**INSTRUCTION:** Print only the line with "Place the following" and the lines after it, ending with the last line of the material, each exactly as it stands.

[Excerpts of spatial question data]
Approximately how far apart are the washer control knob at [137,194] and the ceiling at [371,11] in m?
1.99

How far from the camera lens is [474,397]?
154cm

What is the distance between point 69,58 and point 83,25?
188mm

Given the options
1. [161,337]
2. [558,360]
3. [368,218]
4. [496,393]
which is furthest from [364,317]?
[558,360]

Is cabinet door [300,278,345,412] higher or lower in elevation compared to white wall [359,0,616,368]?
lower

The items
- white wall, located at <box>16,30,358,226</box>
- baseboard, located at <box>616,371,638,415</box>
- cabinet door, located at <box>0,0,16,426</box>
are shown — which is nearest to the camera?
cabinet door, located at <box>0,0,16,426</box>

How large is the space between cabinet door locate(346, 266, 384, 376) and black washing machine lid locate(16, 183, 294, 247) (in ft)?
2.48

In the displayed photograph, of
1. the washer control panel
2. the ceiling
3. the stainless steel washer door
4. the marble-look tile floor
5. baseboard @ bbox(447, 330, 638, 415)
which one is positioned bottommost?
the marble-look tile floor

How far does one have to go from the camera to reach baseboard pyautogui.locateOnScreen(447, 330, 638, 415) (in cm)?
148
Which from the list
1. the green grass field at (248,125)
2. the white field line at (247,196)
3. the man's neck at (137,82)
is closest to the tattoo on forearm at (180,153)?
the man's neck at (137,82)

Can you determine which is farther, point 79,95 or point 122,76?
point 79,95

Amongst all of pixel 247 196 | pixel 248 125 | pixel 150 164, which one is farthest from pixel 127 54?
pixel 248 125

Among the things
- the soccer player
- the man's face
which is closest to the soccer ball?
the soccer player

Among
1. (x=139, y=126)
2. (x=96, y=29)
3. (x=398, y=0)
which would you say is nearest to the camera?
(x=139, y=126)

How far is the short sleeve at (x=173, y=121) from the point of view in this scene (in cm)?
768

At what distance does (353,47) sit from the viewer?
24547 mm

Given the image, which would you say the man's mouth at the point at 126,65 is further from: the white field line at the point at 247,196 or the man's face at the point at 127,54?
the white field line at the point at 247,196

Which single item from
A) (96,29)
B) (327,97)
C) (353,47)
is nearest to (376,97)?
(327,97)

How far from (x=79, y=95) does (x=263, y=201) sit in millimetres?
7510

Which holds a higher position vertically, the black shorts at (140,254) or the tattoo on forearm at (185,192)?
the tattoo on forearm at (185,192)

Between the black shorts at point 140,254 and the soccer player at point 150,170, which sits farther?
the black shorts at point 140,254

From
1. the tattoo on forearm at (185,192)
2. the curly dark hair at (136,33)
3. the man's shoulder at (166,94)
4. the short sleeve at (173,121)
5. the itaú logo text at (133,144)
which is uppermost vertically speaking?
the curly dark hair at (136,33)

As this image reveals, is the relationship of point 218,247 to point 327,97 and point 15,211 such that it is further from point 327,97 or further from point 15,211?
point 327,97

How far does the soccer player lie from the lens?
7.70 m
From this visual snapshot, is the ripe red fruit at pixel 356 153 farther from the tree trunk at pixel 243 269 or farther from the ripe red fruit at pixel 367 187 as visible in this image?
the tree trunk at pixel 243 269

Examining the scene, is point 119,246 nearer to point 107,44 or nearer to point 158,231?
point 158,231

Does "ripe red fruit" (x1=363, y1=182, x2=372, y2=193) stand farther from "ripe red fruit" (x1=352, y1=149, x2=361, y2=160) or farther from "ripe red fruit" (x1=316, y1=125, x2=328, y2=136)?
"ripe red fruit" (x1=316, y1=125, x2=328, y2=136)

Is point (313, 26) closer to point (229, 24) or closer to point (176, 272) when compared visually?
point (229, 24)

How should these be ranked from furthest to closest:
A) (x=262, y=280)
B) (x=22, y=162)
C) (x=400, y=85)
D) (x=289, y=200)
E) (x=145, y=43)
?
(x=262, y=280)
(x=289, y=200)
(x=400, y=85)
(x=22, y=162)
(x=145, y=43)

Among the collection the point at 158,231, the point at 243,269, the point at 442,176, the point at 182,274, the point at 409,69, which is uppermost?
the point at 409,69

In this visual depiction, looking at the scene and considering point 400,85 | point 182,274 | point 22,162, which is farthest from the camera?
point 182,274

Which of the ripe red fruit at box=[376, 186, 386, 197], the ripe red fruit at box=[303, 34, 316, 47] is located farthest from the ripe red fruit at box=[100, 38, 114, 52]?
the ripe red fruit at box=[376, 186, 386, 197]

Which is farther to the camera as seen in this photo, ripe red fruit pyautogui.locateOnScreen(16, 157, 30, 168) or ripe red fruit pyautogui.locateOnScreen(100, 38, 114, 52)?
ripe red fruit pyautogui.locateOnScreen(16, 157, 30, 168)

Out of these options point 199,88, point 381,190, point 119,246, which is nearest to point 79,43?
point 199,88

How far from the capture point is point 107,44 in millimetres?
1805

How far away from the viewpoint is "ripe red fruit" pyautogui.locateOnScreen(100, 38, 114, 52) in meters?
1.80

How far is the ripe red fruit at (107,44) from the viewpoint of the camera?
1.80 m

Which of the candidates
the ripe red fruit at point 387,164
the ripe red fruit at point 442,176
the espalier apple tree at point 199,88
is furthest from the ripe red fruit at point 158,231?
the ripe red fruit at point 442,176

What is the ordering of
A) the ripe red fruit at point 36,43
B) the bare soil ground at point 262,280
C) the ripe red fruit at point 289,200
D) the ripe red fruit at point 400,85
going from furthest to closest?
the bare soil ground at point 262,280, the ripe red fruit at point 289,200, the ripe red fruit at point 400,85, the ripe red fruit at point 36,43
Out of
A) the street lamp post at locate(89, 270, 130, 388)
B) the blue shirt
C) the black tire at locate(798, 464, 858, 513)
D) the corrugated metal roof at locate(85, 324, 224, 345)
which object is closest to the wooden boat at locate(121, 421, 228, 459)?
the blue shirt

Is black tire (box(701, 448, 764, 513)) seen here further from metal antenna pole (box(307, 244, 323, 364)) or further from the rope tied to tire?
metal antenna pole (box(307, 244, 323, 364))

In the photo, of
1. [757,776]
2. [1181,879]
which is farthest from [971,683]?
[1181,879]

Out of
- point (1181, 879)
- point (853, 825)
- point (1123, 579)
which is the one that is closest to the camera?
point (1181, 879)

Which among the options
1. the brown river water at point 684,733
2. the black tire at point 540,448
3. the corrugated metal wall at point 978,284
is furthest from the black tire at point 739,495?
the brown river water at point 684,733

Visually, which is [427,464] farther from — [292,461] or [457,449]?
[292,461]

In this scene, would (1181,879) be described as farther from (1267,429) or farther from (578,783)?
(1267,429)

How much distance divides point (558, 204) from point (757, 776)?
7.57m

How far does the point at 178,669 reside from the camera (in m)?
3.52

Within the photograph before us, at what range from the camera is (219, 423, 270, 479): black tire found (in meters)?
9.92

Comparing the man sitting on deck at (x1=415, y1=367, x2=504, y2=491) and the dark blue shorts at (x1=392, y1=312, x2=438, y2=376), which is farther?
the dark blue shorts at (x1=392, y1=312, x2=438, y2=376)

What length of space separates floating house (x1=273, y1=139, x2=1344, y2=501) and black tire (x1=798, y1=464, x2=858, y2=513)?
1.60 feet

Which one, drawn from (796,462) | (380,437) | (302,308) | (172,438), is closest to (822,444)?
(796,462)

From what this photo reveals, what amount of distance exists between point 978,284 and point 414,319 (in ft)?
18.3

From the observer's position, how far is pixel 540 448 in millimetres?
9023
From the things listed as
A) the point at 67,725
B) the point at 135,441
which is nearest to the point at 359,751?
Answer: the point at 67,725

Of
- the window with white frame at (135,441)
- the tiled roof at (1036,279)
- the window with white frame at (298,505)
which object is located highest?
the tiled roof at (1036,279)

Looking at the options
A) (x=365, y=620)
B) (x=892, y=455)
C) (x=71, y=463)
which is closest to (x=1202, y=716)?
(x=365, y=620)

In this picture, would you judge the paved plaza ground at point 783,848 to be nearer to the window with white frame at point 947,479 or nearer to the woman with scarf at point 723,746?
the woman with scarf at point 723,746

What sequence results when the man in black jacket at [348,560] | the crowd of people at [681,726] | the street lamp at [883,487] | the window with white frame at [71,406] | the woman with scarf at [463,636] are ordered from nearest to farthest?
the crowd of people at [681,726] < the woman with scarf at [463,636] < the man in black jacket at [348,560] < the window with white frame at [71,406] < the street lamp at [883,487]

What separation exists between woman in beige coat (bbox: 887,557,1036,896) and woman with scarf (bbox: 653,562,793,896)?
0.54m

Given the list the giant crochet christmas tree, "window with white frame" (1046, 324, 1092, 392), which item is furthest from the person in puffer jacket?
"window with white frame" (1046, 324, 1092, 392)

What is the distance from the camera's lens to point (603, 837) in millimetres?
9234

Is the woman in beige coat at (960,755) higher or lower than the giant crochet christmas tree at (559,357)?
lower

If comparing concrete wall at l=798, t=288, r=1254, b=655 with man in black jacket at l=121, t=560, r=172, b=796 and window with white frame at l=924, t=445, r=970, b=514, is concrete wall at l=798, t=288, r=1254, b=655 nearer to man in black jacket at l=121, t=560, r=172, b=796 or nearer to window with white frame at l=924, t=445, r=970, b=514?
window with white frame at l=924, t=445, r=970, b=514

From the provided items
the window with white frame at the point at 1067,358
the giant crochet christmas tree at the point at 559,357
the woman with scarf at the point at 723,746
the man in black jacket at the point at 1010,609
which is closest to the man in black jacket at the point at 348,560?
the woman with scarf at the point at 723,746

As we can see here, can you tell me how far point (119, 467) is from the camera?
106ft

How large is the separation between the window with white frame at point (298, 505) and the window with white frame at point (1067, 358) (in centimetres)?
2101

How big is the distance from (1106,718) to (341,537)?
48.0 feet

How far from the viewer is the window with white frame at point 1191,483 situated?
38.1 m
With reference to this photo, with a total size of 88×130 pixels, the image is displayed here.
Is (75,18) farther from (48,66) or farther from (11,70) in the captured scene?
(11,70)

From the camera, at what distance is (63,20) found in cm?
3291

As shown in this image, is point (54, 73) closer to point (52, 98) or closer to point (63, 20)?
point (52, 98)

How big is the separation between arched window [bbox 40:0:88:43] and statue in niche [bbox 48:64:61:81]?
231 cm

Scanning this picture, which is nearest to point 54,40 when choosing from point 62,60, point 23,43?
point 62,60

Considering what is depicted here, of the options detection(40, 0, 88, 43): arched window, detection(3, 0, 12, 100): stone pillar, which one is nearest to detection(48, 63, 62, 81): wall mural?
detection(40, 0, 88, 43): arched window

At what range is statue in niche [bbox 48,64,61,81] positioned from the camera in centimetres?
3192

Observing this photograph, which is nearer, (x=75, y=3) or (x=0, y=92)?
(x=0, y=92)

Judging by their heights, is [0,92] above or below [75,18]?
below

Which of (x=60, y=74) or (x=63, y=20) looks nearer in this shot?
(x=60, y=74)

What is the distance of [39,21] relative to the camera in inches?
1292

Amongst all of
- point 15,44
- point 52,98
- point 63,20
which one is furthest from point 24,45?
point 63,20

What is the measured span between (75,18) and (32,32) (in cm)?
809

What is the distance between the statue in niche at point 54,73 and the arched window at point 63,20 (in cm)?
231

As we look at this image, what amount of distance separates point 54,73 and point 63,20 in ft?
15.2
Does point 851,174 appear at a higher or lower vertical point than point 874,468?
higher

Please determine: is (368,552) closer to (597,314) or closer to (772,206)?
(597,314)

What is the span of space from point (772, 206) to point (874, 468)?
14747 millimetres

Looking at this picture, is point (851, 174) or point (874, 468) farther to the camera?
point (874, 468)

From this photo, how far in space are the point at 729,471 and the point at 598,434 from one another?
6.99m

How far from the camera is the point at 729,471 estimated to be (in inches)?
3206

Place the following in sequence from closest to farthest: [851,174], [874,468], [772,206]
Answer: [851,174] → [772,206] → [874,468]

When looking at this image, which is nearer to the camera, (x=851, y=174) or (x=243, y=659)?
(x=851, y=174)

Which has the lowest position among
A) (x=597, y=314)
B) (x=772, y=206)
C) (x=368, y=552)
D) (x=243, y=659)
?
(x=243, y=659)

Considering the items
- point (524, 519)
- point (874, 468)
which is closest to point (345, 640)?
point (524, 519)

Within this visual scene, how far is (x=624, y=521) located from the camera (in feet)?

**REPLY TO THE EXERCISE:**
Place the following in sequence from closest to farthest: [851,174], [874,468], [772,206]
Answer: [851,174] → [772,206] → [874,468]

When looking at this image, which is nearer to the camera, (x=851, y=174) or (x=243, y=659)?
(x=851, y=174)

Which has the lowest position among
A) (x=597, y=314)
B) (x=772, y=206)
C) (x=368, y=552)
D) (x=243, y=659)
?
(x=243, y=659)

Considering the items
- point (524, 519)
- point (874, 468)
which is closest to point (345, 640)?
point (524, 519)

Within this visual scene, how far is (x=624, y=521) located from the camera (in feet)?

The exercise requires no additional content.